The Australian may have arrived from bitter rivals Chelsea but there is no doubting he left as something of a Leeds United great.

“It was incredible,” said Dorigo of his time at Elland Road.

“I was leaving Chelsea and I was always going to leave Chelsea because there were quite a few off the field problems at that time when I was there.

“I had one or two offers and Glasgow Rangers kept chasing for me quite a while but I didn’t really want to go north of the border.

“When Leeds came in they showed a great desire to sign me and Leeds had just done quite well that year. It was their first season back in the top flight and they had finished fourth.

“They had some very good players there and I also felt very much wanted which obviously came into consideration and it was great.

“I moved up from London to Leeds and I didn’t really know what to expect but it was absolutely fantastic there and to have the season like we had was just incredible. I went on to have another five or six years there and it was wonderful. I must admit I thoroughly enjoyed my time at Leeds.

“It wasn’t what I was used to in London where you had this big city with so much going on and everyone doing their own thing.

“The feeling here in Leeds was that everyone was behind you and everywhere you went it was all about the football team.

“It was wonderful and I always felt certainly at Elland Road that it was such a difference to run out to that crowd.

“You could look the other team in the eye and think ‘are you going to stay for the fight with this crowd behind us’ and that really helped, I suppose. We beat a lot of teams in the first 15 or 20 minutes because they really couldn’t cope with the atmosphere and everything else.”

Dorigo certainly could, a man for the big stage and a footballer named player of the year at four of the clubs he represented as a professional – Villa, Chelsea, Leeds and Torino.

In total the defender who first arrived in the UK aged 15 went on to make 535 professional appearances and score 20 goals.

He admitted: “If I’m being honest I thoroughly enjoyed playing everywhere that I went.

“It was a good way of earning a living and everywhere that I went it went well.

“I really enjoyed it and I didn’t ever really feel that much pressure as it’s not like I was a striker who had to score loads of goals.

“You just gave 100 per cent as a defender and it seemed to all work out.

“Nothing really went bad and I really do have fond memories of everywhere I played at.”

Fortune

The Aussie was blessed with nothing but good times and fortune during his spell in the beautiful game but that good luck then run out when attempting to make a living from the Algarve property market.

Fun in the sun it ultimately was not.

“About six or seven years ago we developed an 85-villa resort which was five star with a spa and restauarant and all this sort of stuff,” said Dorigo of his Algarve jaunt.

“But the timing was just wrong, unfortunately.

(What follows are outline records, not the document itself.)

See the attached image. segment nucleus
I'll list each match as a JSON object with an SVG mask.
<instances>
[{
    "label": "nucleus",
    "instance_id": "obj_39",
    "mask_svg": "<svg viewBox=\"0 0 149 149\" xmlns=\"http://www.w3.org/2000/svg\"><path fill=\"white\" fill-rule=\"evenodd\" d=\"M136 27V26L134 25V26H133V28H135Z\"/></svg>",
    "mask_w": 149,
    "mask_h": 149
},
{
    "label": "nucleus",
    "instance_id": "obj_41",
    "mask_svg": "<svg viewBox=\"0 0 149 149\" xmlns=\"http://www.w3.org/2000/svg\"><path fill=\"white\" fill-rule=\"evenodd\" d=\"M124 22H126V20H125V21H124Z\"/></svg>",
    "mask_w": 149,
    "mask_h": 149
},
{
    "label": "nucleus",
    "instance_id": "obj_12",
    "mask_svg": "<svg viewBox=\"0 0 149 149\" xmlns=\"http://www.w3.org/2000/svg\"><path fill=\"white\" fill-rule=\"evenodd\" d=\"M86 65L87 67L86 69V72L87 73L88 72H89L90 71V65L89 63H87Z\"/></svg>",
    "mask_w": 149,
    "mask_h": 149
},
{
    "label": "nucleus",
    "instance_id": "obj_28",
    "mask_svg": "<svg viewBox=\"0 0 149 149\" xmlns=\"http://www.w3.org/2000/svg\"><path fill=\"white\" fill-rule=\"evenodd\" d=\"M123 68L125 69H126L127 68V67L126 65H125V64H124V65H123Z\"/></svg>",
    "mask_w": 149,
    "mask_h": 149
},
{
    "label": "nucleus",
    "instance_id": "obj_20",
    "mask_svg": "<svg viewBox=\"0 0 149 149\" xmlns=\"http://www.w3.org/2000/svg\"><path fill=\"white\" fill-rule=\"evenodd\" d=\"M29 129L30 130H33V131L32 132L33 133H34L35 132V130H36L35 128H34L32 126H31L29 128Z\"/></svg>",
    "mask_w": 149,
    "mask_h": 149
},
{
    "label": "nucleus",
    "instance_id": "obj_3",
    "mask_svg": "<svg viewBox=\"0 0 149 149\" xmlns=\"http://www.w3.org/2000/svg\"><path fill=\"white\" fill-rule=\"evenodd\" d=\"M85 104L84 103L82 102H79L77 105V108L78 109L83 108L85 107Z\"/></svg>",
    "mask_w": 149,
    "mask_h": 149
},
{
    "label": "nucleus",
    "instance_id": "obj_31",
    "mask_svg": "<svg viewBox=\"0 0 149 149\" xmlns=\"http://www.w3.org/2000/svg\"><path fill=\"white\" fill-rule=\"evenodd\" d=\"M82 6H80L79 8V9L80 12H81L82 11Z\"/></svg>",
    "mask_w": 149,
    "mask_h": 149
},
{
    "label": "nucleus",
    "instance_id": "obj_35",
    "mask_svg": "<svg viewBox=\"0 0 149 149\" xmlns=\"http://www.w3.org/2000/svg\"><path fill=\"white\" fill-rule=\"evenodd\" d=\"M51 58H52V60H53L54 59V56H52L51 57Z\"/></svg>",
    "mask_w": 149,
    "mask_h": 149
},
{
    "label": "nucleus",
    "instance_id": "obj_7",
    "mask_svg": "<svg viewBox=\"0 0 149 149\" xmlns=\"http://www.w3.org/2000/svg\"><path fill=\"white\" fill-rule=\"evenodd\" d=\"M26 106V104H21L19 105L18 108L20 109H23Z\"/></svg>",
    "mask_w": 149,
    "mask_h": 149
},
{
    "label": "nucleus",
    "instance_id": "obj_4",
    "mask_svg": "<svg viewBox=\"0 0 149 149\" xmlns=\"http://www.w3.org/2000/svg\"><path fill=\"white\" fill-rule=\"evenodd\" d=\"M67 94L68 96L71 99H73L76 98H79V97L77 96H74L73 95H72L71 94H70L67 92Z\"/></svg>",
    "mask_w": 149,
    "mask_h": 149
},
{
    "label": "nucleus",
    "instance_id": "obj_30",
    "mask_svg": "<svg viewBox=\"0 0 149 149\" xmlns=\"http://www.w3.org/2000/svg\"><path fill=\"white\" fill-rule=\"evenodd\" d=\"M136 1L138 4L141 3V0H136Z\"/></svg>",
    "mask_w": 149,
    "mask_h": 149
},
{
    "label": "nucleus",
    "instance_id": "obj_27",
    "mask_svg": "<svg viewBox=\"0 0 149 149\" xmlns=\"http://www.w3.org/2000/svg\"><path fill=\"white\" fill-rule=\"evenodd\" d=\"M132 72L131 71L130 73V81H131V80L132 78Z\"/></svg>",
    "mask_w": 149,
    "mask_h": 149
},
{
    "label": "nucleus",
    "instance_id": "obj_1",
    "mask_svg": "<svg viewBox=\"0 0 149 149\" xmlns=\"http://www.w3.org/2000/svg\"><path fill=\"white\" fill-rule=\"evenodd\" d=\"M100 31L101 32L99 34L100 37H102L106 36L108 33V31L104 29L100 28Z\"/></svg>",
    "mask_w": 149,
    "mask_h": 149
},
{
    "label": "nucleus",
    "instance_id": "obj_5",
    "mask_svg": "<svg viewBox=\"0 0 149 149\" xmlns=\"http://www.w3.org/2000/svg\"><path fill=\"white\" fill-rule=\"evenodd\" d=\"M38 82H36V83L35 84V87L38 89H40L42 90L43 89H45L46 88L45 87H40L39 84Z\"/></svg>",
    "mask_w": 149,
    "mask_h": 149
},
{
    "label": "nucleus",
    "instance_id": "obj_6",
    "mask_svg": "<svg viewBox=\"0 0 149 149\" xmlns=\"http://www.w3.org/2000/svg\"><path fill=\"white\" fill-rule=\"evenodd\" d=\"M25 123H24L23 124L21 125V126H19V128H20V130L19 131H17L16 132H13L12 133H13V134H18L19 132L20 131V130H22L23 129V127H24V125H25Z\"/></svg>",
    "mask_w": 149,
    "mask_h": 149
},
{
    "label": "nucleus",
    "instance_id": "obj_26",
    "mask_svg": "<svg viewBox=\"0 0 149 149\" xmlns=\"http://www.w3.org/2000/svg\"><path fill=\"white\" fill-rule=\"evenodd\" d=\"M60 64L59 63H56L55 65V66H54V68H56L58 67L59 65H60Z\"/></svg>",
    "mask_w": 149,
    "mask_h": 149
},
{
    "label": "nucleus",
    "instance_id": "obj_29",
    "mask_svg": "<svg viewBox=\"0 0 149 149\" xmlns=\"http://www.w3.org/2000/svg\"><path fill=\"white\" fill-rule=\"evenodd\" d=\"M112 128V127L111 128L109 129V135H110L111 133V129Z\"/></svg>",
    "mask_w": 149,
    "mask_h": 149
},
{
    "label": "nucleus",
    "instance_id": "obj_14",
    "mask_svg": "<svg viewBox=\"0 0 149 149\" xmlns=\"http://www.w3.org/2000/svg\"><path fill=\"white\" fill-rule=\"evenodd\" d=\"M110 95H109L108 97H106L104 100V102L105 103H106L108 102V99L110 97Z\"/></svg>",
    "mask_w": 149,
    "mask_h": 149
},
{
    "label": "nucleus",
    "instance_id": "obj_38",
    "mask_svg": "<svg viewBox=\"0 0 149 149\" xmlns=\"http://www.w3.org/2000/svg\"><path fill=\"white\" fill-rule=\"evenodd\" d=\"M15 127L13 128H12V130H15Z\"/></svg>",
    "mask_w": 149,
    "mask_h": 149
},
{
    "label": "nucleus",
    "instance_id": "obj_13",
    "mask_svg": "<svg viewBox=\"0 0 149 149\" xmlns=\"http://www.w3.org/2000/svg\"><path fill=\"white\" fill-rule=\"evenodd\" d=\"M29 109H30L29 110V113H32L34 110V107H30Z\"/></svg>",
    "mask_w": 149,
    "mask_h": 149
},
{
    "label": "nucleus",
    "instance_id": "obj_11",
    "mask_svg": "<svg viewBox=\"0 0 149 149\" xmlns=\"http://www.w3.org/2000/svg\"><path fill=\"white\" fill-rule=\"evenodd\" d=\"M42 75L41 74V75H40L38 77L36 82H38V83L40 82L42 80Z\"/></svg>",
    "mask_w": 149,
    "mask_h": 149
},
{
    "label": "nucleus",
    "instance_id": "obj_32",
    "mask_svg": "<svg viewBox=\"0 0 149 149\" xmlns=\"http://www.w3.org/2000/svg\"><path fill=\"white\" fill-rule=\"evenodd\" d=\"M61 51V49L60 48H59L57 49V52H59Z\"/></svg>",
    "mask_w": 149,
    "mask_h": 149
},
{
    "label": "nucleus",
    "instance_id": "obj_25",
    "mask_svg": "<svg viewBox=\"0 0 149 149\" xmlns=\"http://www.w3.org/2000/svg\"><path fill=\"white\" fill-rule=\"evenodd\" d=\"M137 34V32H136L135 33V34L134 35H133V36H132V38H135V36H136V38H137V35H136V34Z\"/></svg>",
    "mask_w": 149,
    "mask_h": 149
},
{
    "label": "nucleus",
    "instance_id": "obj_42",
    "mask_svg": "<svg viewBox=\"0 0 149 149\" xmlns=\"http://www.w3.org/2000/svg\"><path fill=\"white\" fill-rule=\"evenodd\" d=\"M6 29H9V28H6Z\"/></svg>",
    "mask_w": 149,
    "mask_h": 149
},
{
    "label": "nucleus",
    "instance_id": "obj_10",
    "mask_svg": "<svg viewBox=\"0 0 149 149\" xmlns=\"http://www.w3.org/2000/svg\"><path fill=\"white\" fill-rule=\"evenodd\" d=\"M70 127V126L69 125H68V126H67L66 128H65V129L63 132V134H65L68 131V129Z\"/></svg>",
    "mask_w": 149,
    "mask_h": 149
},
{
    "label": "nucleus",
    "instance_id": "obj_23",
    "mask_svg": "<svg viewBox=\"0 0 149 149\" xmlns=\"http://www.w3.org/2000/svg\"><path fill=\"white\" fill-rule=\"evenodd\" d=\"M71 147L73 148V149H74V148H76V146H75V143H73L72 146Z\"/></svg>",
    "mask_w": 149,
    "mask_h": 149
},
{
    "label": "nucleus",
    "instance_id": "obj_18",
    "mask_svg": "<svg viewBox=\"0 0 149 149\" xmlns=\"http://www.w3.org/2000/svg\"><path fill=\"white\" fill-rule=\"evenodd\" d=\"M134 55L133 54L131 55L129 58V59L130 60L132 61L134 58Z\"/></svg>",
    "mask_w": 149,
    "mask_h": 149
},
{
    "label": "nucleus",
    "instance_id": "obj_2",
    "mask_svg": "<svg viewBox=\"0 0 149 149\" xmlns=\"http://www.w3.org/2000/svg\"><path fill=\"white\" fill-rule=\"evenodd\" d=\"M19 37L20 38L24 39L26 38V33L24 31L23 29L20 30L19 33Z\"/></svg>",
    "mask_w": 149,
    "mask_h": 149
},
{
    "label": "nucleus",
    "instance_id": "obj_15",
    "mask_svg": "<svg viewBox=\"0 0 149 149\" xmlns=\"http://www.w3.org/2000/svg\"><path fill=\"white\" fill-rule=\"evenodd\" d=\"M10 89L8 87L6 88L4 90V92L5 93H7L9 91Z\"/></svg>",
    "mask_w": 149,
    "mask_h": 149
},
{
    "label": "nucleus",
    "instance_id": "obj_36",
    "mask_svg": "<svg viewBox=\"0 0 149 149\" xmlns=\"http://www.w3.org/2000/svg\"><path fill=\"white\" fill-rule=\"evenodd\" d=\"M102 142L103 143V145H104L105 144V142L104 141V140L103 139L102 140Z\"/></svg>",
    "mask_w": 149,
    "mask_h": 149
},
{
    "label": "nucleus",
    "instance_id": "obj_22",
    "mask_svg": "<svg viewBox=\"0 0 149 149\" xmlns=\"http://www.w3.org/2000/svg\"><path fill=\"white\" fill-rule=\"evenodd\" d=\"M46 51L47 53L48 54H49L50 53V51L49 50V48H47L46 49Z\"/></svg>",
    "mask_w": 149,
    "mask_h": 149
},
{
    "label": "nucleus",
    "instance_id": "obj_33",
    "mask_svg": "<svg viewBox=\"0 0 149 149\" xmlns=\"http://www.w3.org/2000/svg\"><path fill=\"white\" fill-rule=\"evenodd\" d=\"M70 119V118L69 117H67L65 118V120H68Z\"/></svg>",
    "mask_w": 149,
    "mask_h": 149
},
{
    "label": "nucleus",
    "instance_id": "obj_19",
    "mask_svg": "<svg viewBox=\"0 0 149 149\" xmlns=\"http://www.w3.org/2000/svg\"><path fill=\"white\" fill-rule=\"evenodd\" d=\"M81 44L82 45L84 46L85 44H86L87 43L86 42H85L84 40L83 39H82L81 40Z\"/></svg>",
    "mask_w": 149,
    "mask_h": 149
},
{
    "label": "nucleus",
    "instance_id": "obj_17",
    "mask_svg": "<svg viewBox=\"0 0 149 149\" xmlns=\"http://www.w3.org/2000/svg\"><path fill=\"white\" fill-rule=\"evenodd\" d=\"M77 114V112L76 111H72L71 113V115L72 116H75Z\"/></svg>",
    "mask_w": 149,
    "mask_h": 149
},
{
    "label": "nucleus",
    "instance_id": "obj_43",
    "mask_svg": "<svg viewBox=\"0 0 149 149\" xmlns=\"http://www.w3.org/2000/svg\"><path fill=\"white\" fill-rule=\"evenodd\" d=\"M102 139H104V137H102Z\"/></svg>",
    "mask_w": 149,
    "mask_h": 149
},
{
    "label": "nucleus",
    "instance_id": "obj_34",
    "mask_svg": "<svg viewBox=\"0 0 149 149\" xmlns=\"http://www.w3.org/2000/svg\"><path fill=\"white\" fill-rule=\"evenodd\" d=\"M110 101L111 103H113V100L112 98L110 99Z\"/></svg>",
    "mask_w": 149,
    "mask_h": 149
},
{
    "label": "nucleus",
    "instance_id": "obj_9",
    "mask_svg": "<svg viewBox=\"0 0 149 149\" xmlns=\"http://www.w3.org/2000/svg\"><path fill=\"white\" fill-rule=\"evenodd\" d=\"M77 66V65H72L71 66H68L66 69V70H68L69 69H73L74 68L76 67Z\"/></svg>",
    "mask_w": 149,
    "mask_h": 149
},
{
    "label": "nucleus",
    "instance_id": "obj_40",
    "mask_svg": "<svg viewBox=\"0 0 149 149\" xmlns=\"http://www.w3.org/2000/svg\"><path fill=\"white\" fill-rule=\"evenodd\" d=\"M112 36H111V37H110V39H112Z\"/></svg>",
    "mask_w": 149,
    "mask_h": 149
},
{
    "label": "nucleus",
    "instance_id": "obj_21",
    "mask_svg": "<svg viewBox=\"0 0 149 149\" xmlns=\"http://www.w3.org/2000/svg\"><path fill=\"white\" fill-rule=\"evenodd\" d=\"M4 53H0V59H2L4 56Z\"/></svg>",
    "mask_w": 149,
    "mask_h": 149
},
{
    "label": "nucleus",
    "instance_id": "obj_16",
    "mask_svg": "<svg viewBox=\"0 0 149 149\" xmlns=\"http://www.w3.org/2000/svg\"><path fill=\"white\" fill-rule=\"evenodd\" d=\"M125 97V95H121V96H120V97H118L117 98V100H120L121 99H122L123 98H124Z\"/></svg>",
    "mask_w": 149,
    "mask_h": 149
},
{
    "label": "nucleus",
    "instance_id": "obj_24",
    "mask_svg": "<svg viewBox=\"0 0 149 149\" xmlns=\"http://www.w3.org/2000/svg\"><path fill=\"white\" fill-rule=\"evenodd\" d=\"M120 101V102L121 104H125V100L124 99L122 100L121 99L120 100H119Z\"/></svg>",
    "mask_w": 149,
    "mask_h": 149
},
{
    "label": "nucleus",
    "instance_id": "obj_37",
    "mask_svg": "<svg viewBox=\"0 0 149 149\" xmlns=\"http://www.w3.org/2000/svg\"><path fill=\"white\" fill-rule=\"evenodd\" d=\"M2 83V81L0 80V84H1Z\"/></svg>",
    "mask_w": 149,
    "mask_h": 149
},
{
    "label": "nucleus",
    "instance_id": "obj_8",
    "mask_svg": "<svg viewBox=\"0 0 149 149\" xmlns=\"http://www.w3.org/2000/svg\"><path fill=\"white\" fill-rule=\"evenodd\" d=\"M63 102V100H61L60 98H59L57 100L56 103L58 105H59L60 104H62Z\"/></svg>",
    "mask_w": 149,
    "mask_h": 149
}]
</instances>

“The credit crunch really hit bad and the worst affected markets where the UK and Irish with the Irish initially.

“We were flying back and forth to the UK and we had to finish it all but unfortunately we just couldn’t sell it so literally we just had to call it a day and come back.

“That was it really, it didn’t work for us but the risk of being a property developer is that you are going to come unstuck.”

But the property market’s loss has been the football media’s gain with Dorigo’s job also enabling him to avoid answering a dicey question of whether his allegiances are now more with Chelsea or Leeds.

Now living in Rushton, Cheshire, Dorigo insists as a football pundit, discovering every team’s result is as important as each other’s though an indication of his allegiances may lie in the example of the team now followed by eldest son and University Of Leeds graduate Luca, aged 23.

Dorigo, who has two more sons in Todd, 20 and Sasha, 17, said: “I always look out for the Leeds and Chelsea scores, but I must admit now I am doing what I am doing, I always look out for everyone’s scores!

“But the good news is my eldest son has been converted from a Chelsea fan to a Leeds United fan!

“It’s funny because he obviously likes Italian football as well and of course Chelsea were one of the first ones to get the big Italian players.

“But he got on very well with a lot of people in Leeds, he followed the team and I think he now sees the light!”

Chelsea or Leeds? Quite clearly Leeds.